O professor-pesquisador da Escola Politécnica de Saúde Joaquim Venâncio/Fiocruz, Marco Aurélio Soares, explica que as chamadas comunidades terapêuticas que existem atualmente, a maior parte delas criadas por entidades religiosas, não têm nenhuma relação com o conceito original. "O que existe no Brasil nem se aproxima da ideia verdadeira de comunidades terapêuticas, que foram pensadas pelo psiquiatra inglês Maxwell Jones como espaços democráticos, onde as pessoas ficam se quiserem, participam de assembléias, etc", observa Marco Aurélio, que também coordena na EPSJV/Fiocruz o Curso de Atualização Profissional em Atenção ao uso prejudicial de Álcool e outras Drogas, destinado a profissionais de saúde.
Drogas como uma questão de saúde pública
O coordenador de Saúde Mental do Ministério da Saúde, Roberto Tykanori, explica a partir de quais diretrizes a política de enfrentamento ao crack do governo federal está sendo criada. "Como se trata hoje de um tema bastante polêmico, é fundamental, do ponto de vista ético-político, nos atermos àquilo que a Constituição nos garante. O artigo 5º é uma referência fundamental no que tange a qualquer ação na área da educação, da saúde, da justiça ou da polícia.
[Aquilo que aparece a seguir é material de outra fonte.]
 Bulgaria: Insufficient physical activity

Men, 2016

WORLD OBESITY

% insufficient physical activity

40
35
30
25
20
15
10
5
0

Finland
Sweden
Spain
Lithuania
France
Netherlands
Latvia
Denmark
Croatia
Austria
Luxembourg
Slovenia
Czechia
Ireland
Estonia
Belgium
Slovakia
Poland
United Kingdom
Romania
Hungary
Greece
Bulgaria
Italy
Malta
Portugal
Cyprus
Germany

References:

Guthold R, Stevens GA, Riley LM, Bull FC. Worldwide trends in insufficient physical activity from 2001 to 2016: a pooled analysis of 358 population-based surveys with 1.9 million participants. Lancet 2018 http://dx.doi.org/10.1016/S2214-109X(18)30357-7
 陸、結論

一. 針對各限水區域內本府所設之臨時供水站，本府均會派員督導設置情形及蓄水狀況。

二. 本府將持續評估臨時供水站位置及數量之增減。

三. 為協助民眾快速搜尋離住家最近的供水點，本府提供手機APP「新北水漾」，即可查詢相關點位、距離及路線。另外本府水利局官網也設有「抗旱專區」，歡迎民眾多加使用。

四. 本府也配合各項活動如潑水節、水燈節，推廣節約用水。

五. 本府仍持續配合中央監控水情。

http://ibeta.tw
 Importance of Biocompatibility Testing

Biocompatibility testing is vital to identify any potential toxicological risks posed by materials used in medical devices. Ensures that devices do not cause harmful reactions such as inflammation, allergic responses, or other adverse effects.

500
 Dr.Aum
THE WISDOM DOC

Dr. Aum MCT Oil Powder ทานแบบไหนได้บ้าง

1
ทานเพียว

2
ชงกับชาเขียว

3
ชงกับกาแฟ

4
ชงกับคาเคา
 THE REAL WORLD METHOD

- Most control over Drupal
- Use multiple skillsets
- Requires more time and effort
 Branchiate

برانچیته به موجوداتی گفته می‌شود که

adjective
Em situações polêmicas ou extremadas, há uma tendência a querer suprimir ou fazer vista grossa em relação à garantia dos direitos individuais", diz. Tykanori acrescenta que do ponto de vista técnico, o Ministério fez uma projeção do tamanho do problema com o crack, embora existam poucas informações já disponíveis. "As informações que temos não são muito consistentes, então, trabalhamos com números projetados, estatísticas de outros países e dados da Organização Mundial da Saúde (OMS). O princípio orientador da política de crack é que as pessoas vão depender de vários tipos de abordagem dependendo da situação como se encontram, então, adequaremos a oferta à variedade de necessidades. Esse principio é o que organiza hoje a rede de atenção aos usuários de crack e outras drogas", complementa.